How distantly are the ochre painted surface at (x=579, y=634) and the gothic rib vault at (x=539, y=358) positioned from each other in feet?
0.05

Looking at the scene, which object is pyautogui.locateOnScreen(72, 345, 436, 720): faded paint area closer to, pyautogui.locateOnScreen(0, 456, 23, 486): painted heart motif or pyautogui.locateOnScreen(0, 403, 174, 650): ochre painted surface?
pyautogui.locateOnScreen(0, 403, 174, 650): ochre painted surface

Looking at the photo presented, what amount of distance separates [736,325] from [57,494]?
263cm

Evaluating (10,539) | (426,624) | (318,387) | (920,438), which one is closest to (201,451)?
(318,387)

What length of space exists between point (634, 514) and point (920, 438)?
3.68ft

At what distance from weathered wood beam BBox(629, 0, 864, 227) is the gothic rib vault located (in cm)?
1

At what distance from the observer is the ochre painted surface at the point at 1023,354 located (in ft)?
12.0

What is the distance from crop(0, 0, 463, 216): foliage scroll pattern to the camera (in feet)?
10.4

---

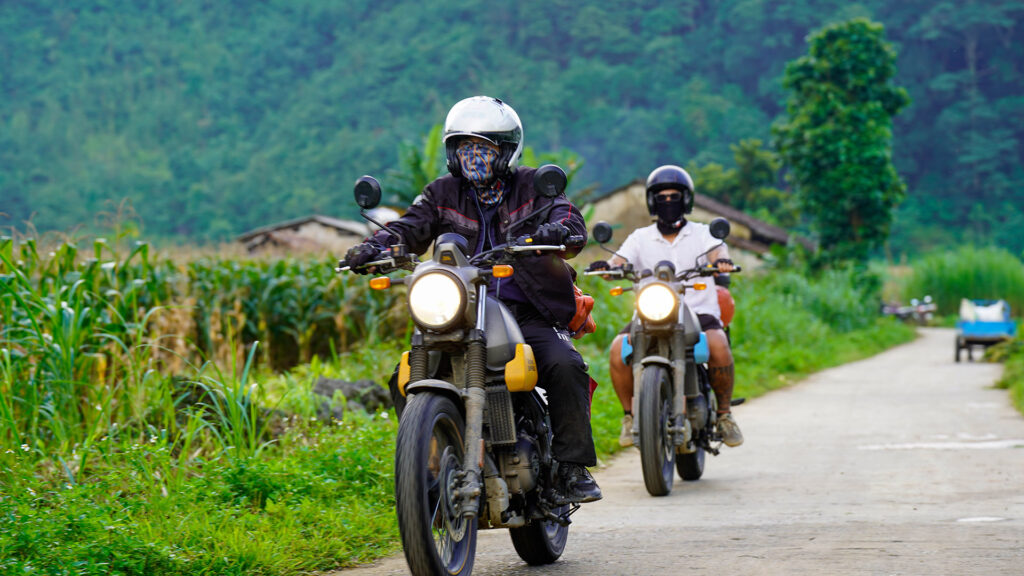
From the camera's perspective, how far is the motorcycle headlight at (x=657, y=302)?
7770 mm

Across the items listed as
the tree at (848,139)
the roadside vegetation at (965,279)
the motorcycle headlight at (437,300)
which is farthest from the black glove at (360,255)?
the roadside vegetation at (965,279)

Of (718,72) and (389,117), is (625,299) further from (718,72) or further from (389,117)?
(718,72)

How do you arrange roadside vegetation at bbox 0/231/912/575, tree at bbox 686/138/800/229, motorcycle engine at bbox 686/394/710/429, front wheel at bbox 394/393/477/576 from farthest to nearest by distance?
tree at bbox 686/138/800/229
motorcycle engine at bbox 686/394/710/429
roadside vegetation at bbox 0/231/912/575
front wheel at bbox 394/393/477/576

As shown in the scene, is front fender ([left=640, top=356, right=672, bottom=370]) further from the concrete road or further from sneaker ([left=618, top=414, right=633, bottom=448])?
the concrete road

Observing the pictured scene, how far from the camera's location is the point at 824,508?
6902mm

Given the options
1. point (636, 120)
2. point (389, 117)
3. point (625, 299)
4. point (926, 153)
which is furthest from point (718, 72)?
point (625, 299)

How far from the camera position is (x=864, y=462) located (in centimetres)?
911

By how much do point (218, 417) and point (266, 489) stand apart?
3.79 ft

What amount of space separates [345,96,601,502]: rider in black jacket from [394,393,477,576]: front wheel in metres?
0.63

==

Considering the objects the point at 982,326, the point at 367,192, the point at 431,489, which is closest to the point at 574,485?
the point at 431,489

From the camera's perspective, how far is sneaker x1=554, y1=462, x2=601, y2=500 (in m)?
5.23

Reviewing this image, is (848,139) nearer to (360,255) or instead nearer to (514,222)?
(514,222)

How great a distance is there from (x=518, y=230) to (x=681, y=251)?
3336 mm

▶ **Work to do**: Pull out each line of the items above that contains the word "concrete".

▶ **Answer below**:
As shown in the scene, is front fender ([left=640, top=356, right=672, bottom=370]) further from the concrete road or further from sneaker ([left=618, top=414, right=633, bottom=448])?
the concrete road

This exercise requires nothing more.